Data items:

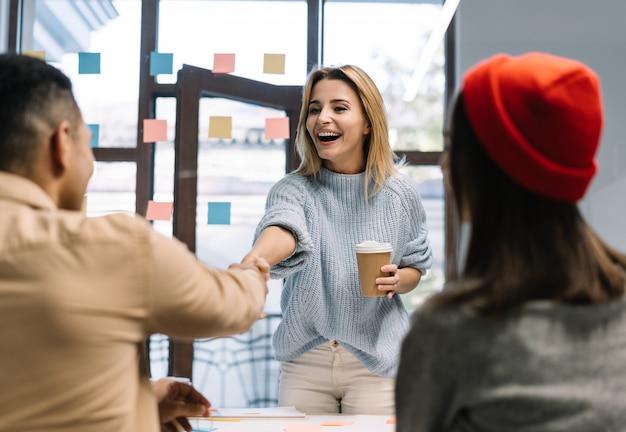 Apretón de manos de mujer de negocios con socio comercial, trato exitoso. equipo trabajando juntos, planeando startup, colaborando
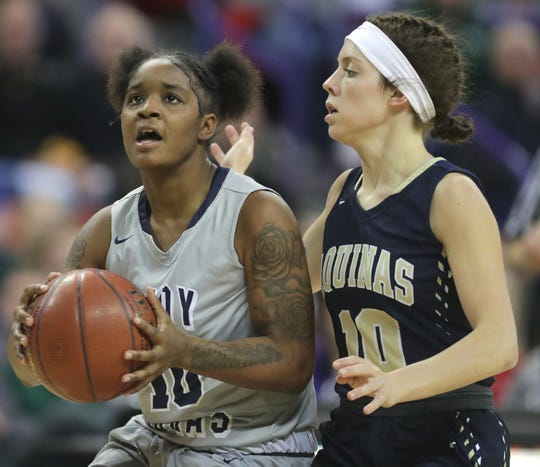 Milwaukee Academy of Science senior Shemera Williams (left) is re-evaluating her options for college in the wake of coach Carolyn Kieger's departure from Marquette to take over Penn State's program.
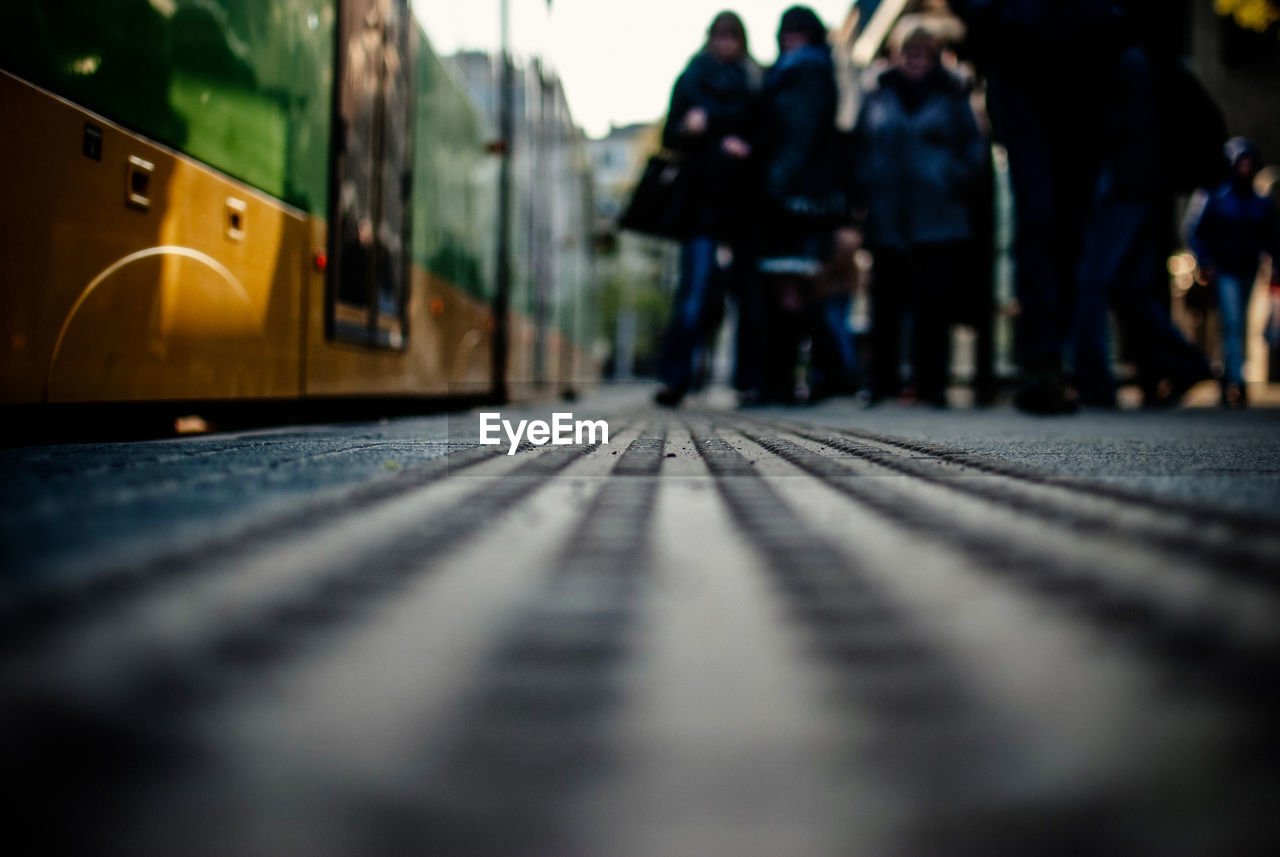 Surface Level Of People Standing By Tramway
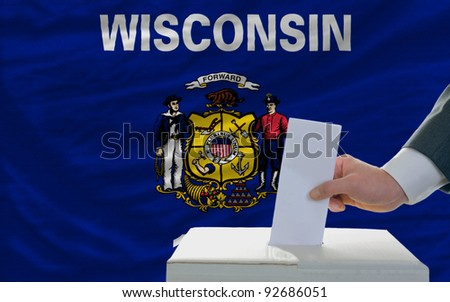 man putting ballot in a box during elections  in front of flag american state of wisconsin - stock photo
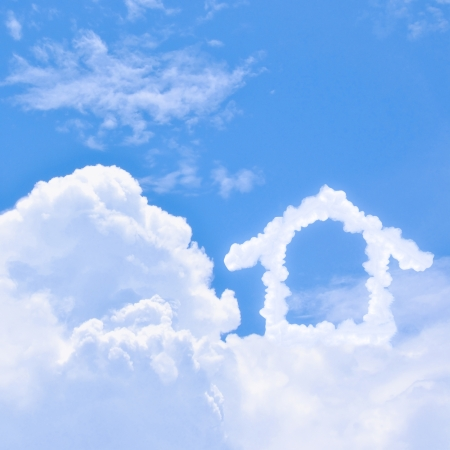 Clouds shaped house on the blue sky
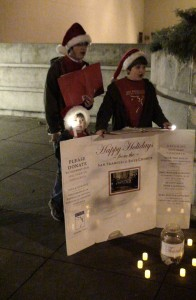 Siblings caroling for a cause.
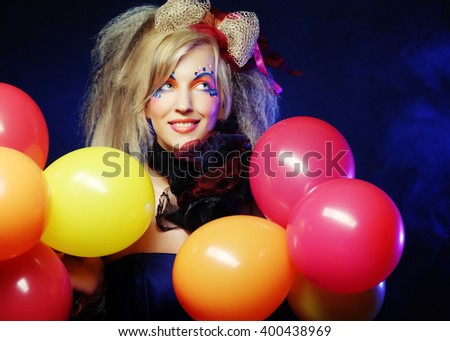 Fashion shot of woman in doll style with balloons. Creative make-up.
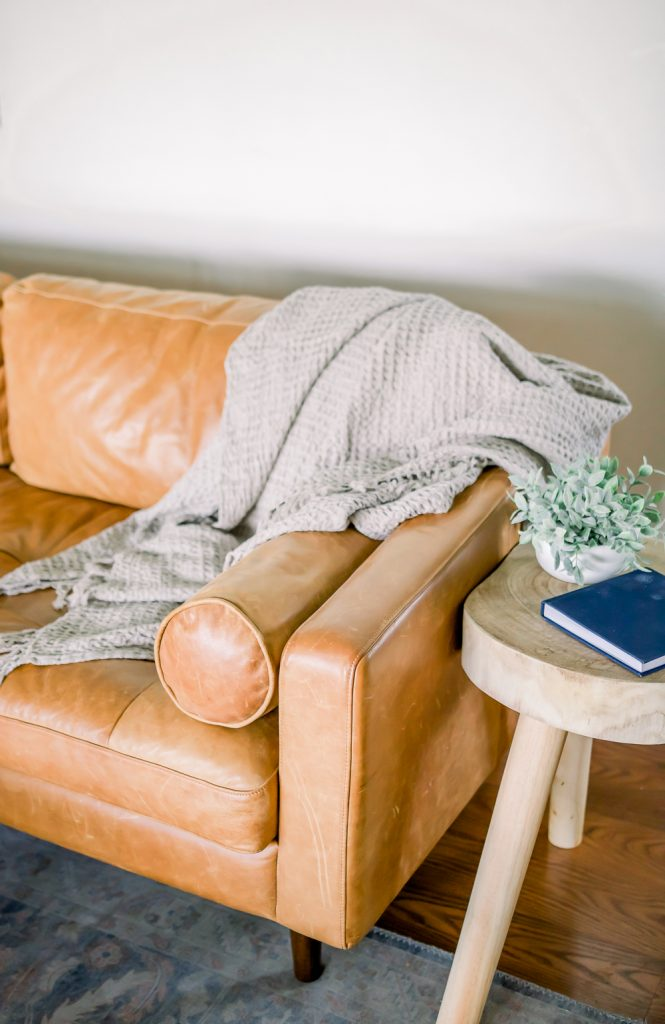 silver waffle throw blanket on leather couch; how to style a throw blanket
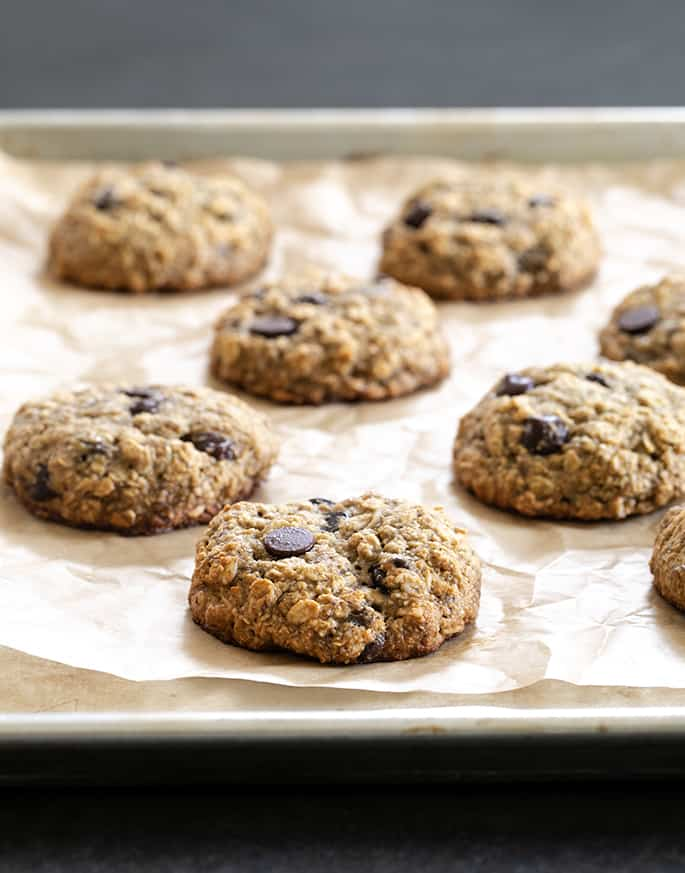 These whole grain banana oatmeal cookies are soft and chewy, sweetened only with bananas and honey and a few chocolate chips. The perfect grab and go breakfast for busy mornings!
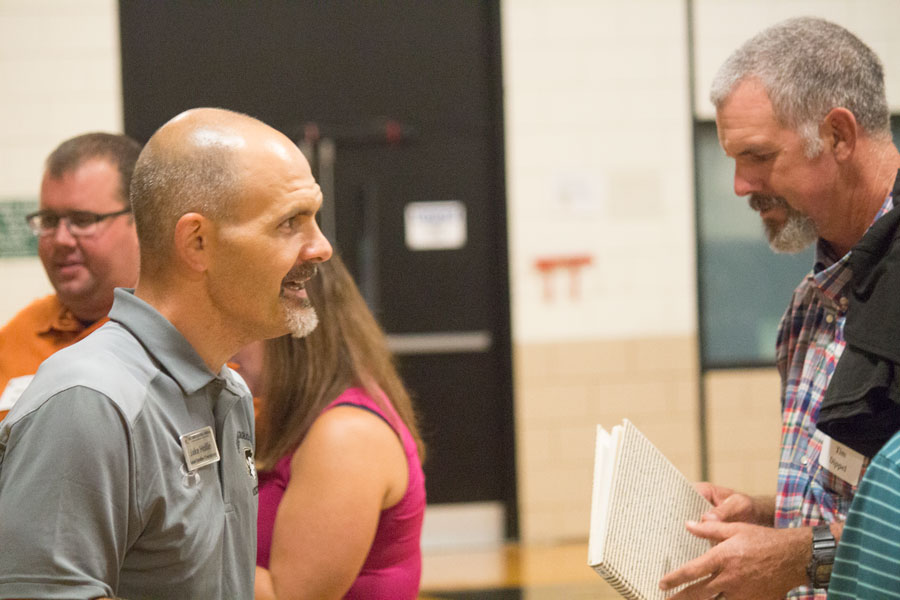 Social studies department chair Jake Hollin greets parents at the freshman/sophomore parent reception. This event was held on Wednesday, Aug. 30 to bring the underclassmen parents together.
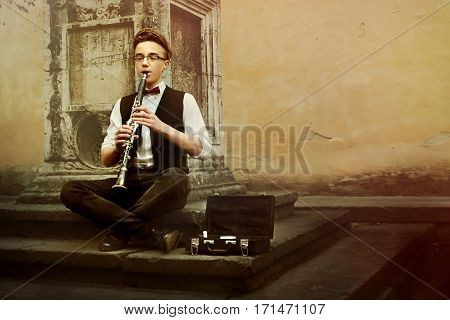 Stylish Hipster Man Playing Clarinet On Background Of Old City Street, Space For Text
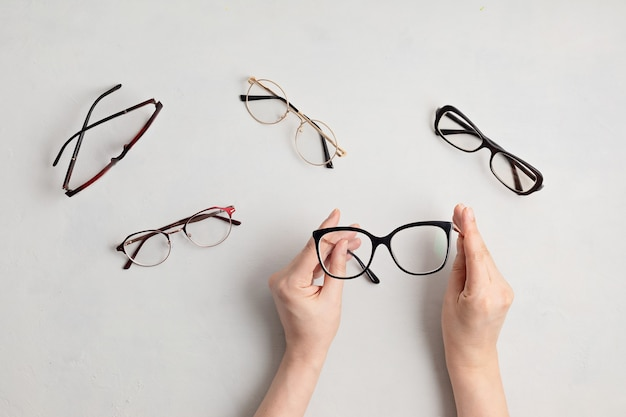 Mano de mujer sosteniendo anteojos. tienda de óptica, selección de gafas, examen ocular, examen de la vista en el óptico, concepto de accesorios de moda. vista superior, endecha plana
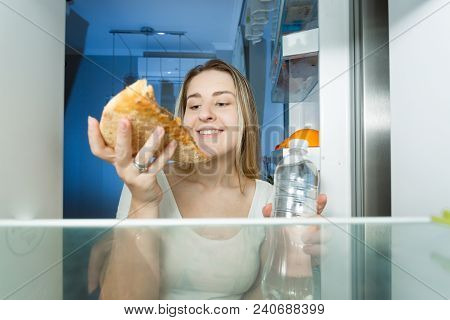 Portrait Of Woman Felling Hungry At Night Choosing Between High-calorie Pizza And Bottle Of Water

To do: Extract the part of the records that opens with the line containing "man putting ballot" and closes with the line containing "These whole grain". Take only those lines, exactly, and no pictures.

Reply to the exercise:
 man putting ballot in a box during elections  in front of flag american state of wisconsin - stock photo
 Clouds shaped house on the blue sky
 Siblings caroling for a cause.
 Fashion shot of woman in doll style with balloons. Creative make-up.
 silver waffle throw blanket on leather couch; how to style a throw blanket
 These whole grain banana oatmeal cookies are soft and chewy, sweetened only with bananas and honey and a few chocolate chips. The perfect grab and go breakfast for busy mornings!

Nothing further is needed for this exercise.